Which lines of the entries below run from the one holding "After clustering, the" to the one holding "Given this setup, evaluate", inclusive? Set down exactly those lines and no others.

*Stored data*:
-=-=-
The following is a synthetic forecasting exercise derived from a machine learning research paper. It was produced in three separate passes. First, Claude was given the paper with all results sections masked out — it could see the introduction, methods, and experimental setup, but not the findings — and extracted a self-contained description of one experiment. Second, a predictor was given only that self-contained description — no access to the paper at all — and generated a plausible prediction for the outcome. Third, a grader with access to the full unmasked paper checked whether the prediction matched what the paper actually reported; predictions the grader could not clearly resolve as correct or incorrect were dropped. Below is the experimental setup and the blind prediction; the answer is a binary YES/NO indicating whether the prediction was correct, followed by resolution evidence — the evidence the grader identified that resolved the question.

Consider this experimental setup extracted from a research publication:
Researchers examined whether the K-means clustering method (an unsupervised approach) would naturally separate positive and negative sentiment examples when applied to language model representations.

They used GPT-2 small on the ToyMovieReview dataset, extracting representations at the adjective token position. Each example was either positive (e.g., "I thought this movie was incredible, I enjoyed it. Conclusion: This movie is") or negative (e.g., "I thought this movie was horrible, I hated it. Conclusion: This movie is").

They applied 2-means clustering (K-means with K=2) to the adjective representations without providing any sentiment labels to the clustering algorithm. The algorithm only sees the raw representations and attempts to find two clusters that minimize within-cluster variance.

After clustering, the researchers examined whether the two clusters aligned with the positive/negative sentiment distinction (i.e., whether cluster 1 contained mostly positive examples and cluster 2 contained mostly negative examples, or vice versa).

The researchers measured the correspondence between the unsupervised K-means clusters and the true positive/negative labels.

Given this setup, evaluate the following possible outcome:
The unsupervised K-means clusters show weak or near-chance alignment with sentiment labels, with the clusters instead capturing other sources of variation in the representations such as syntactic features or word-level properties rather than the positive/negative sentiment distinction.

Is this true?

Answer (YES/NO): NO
-=-=-
*Result of this exercise*:
After clustering, the researchers examined whether the two clusters aligned with the positive/negative sentiment distinction (i.e., whether cluster 1 contained mostly positive examples and cluster 2 contained mostly negative examples, or vice versa).

The researchers measured the correspondence between the unsupervised K-means clusters and the true positive/negative labels.

Given this setup, evaluate the following possible outcome:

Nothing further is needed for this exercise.